▶ [Text passage]
In Pursuit of the Traveling Salesman: Mathematics at the Limits of Computation
- First edition
- Author: William J. Cook
- Language: English
- Subject: The traveling salesman problem
- Publisher: Princeton University Press
- Publication date: 2011
- ISBN: 9781400839599

= In Pursuit of the Traveling Salesman =

2011 book by William J. Cook

In Pursuit of the Traveling Salesman: Mathematics at the Limits of Computation is a book on the travelling salesman problem, by William J. Cook, published in 2011 by the Princeton University Press, with a paperback reprint in 2014. The Basic Library List Committee of the Mathematical Association of America has suggested its inclusion in undergraduate mathematics libraries.

==Topics==
The travelling salesman problem asks to find the shortest cyclic tour of a collection of points, in the plane or in more abstract mathematical spaces.

▶ [Brief 1] Could you duplicate the stretch of the article on In Pursuit of the Traveling Salesman from "2011 book by" through "abstract mathematical spaces."?
▶ [Brief 2] Can you pick up the article on In Pursuit of the Traveling Salesman after its final sentence and carry it on?
The listing that comes next is from a separate source.

▶ [Supplied data]
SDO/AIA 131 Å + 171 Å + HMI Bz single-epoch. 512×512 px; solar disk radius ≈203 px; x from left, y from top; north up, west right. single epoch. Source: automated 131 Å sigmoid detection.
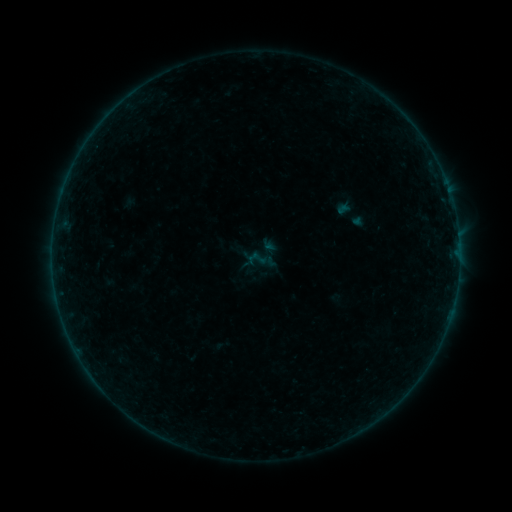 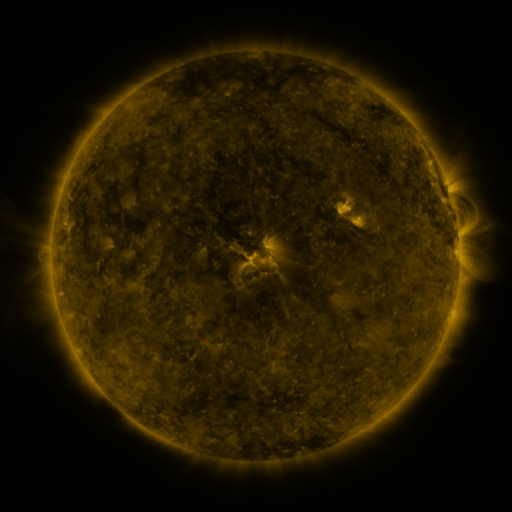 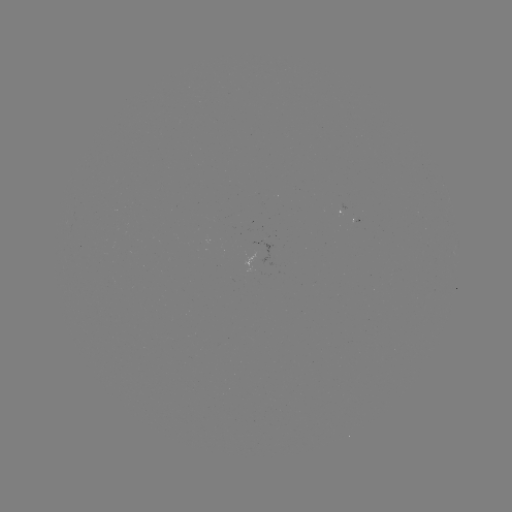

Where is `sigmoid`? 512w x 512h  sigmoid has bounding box [327, 196, 374, 232].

▶ [Task output 1]
2011 book by William J. Cook

In Pursuit of the Traveling Salesman: Mathematics at the Limits of Computation is a book on the travelling salesman problem, by William J. Cook, published in 2011 by the Princeton University Press, with a paperback reprint in 2014. The Basic Library List Committee of the Mathematical Association of America has suggested its inclusion in undergraduate mathematics libraries.

==Topics==
The travelling salesman problem asks to find the shortest cyclic tour of a collection of points, in the plane or in more abstract mathematical spaces.

▶ [Task output 2]
Because the problem is NP-hard, algorithms that take polynomial time are unlikely to be guaranteed to find its optimal solution; on the other hand a brute-force search of all permutations would always solve the problem exactly but would take far too long to be usable for all but the smallest problems. Threading a middle ground between these too-fast and too-slow running times, and developing a practical system that can find the exact solution of larger instances, raises difficult questions of algorithm engineering, which have sparked the development of "many of the concepts and techniques of combinatorial optimization".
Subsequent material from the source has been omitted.